Con esa satisfacción salí a la
calle. Como estaba bastante cerca, caminé hasta el palacio de Justicia, subí
sus escaleras, fotografié a los leones que lo flanqueaban y cumplí con la
visita a mis compañeros de profesión.
Hacia el este busqué la iglesia
de San Jorge (Sveti Georgi), una de las más antiguas y emblemáticas de
la ciudad. Me asomé a una pequeña capilla limitada por un muro y continué por
una zona peatonal de excelentes tiendas y restaurantes con alguna grata
sorpresa, que siempre viene bien.
Me fijé en un portal. Una de las
puertas de acceso era de una pequeña iglesia escondida en el inmueble, como si
la hubiera fagocitado, clandestina, ajena a indeseadas miradas o visitantes. La
habían respetado y habían construido sobre ella. Era Sveta Petka Stara.

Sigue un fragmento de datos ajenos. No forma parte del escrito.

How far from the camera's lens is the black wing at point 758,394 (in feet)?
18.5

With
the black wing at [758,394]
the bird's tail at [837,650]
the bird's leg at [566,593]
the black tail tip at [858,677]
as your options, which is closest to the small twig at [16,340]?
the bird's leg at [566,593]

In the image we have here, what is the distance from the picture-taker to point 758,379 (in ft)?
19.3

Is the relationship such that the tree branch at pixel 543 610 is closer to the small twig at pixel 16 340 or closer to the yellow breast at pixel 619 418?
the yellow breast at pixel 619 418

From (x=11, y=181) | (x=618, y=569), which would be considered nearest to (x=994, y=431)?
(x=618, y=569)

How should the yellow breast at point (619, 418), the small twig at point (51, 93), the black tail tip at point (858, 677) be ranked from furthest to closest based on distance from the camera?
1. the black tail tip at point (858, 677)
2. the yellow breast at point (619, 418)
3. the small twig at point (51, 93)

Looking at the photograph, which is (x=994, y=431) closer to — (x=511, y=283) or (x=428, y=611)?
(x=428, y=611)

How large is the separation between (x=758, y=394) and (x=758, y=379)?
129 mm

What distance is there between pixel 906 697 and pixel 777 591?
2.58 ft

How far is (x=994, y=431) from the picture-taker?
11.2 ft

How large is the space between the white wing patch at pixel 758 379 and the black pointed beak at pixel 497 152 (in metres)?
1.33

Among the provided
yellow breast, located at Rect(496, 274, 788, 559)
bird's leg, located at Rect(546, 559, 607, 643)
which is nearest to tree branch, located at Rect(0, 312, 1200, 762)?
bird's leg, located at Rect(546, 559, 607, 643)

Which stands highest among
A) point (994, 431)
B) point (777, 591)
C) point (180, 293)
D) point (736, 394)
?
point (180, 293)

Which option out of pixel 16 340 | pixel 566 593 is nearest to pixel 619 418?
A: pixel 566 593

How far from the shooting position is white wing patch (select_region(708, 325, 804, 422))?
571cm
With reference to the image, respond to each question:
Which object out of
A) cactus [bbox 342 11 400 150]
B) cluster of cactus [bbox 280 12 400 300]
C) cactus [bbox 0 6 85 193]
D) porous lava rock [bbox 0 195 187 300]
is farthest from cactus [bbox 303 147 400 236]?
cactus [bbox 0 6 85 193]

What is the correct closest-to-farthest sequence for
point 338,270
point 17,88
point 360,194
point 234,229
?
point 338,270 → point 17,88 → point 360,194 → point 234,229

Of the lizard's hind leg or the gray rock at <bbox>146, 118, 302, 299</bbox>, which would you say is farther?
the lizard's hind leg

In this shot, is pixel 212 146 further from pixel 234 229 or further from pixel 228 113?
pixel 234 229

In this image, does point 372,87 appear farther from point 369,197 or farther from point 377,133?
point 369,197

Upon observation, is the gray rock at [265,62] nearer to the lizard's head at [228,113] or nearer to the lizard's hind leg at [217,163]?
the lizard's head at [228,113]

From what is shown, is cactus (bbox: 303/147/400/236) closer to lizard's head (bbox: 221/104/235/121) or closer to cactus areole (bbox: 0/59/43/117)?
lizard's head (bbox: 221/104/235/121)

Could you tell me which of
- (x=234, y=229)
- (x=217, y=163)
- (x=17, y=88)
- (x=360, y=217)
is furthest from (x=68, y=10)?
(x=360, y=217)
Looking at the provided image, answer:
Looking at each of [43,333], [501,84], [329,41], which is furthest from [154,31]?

La fecha 1241 de una inscripción indicaría la fecha de construcción o de renovación.
Quizá fuera parte de un complejo real construido en el siglo VIII.
A la izquierda estaba la
habitual señora vendiendo velitas para las ofrendas. Sin embargo, lo más
interesante era un sacerdote ortodoxo totalmente auténtico, de larga barba
blanca y mirada santificada. Por un pequeño donativo te arreaba con una rama
empapada en agua bendita y elevaba una plegaria por tu salvación. Me dejó hecho
un cristo: no se cortó con la cantidad de agua. Me preguntó algo en búlgaro que,
por supuesto, no entendí y le dije en inglés que era español. “¿Christian?”,
me preguntó. “Catholic”, le respondí. Sonrió, no sé si por lo extraño de
ver un español, por su tolerancia hacia los católicos o porque no había
entendido nada. Su sonrisa franca y armoniosa me acompañó todo el día.
La capilla me trasladó a
pensamientos sobre prohibiciones, cuando manifestar las creencias podía ser
peligroso. Quizá estaba exagerando, ya que los otomanos respetaron el culto cristiano,
aunque hubo épocas menos tolerantes. Era un sentimiento de censura que perdía
su fuerza ante lo recoleto del lugar, el hermoso iconostasio, la vistosa silla
del celebrante o unos restos de frescos que pude averiguar que estaban datados
en el siglo XV y que armonizaban con iconos de los siglos XVIII y XIX en que
predominaba la imagen de San Jorge lanceando todo lo que se ponía a tiro de su
lanza. Eso me hizo pensar que estaba en San Jorge. Craso error. Al salir de la
pequeña iglesia me fijé en algunas de las valiosas reliquias que guardaba.
A los pocos pasos comprobé,
efectivamente, mi equivocación. En el centro del patio de manzana del edificio
de la Presidencia y del hotel Sheraton se alzaba Sveti Georgi, San Jorge.
Era del siglo IV y ocupó el lugar de un templo paleocristiano. Su estructura de
ladrillo rojo dominando aquel espacio moderno y rodeado de restos romanos
transmitía algo mágico, casi onírico. Era un poderoso contraste, un desafío a
la evolución del tiempo, a los cambios de dominadores (fue mezquita tras la
conquista otomana y recuperó su condición de iglesia con la liberación). Era un
símbolo de la permanencia de lo sagrado. Por desgracia, no estaba abierto su
interior y no pude apreciar sus frescos del siglo X o las pinturas de su cúpula,
el tambor y las pechinas, que encontré en internet.